Let’s take a look at an example. One team is discussing whether to push the releasedate back by three weeks in order to fix some minor bugs, The alternative will be to release right away in order to benefit from the new but immature product, solving the existing bugs in a separate release. So what to do? Do they go for the faster time-to-market or do they chose to push a mature product?
In order to make a decision from an economic stance, you need to know two things: (1) the extra cost that is accompanied with the faster time-to-market, which is the cost of an extra bugfix release; and (2) the benefits of releasing the product early, which Reinertsen defines as the cost of delay. Cost of Delay can be defined as the benefits that you mis out on every day you do not put a feature or release into production.
So if releasing a feature will improve sales by 30 a day at 200 euros of income per sale, your cost of delay per day is estimated at 6000 euros. So if the cost of a bugfix release is lower than 6000 euros, it is beneficial to aim for faster time to market.
Our primary aim in product development is to make good economic choices, the rest (innovation etc.) should be viewed as secondary. And in order to make good economic choices about what features you should build first or where you should improve, you must weigh both cost and benefit. So why do we see so much focus on cost and so little on the balance with benefits within product development teams…..

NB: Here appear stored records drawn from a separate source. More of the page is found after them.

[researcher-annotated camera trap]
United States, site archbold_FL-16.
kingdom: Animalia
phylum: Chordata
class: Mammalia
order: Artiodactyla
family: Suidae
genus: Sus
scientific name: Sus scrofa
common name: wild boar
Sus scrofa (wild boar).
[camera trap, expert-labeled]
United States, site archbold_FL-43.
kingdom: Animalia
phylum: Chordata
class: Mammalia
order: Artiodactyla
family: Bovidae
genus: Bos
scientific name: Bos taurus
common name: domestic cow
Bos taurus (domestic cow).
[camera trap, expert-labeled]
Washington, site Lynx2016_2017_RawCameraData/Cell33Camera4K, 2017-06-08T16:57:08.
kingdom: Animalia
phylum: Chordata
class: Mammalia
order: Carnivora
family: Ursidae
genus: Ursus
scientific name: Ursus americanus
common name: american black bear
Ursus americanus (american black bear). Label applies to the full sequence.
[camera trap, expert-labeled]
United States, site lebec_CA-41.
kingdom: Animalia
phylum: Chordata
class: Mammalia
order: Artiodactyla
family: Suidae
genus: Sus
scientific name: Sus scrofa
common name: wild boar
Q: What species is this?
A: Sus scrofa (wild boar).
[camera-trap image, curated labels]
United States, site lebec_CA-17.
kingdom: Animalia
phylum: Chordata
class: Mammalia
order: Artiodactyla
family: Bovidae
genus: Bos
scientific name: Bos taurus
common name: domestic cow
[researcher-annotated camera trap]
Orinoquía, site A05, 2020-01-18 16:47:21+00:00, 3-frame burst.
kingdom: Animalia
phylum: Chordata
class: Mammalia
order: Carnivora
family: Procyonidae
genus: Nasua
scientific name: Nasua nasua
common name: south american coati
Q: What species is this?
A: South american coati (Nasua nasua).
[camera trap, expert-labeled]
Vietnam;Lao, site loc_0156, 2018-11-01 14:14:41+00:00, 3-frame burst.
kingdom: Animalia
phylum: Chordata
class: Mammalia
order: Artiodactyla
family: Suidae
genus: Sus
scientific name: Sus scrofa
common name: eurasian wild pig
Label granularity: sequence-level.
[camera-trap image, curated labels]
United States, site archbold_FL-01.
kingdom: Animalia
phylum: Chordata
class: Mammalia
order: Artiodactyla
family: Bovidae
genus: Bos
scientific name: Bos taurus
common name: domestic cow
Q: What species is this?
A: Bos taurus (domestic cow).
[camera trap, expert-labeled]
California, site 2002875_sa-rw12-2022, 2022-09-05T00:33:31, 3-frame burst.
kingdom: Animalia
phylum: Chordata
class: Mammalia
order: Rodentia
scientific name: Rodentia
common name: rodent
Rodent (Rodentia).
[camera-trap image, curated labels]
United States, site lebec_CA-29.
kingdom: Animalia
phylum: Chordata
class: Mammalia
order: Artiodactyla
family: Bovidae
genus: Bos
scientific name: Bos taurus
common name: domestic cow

Hi Mark, I totally support your stance. What seems to be the problem in my experience is that we are quite good in calculating the costs, calculating the benefits of an (early) release is often quite difficult (or not possible at all). If you release a new product you can calculate the sales of that product. If you release new features to existing software, where the customer does not need to pay for the new features it is much harder. More happy customers will lead indirectly to more benefits but what is the share of this early release? If you get direct customer feedback on the release you can develop some kind of metrics to value it, but I haven’t seen it in practice yet.
Having said this, I know there is high value in early releasing software, where you can’t prove it directly in an economic way, it takes vision and believe to take the first steps. We still have some missioning to do……..
Regards, Paul
Hey Paul, I do recognize that teams find it difficult to estimate the benefits of additional features. Especially if the product they are supporting is very feature-rich. Because hey, you never know if an increase in revenue is the result of your feature addition or mine.
On the other hand: not estimating at all will surely not help. And shouldn’t we always have an understanding of (at least our hypothesis on) why our customers consider our product to be ‘great’? Or in your terms: what makes your customers ‘happy’ and in what way (even indirectly) does this effect the bottom line?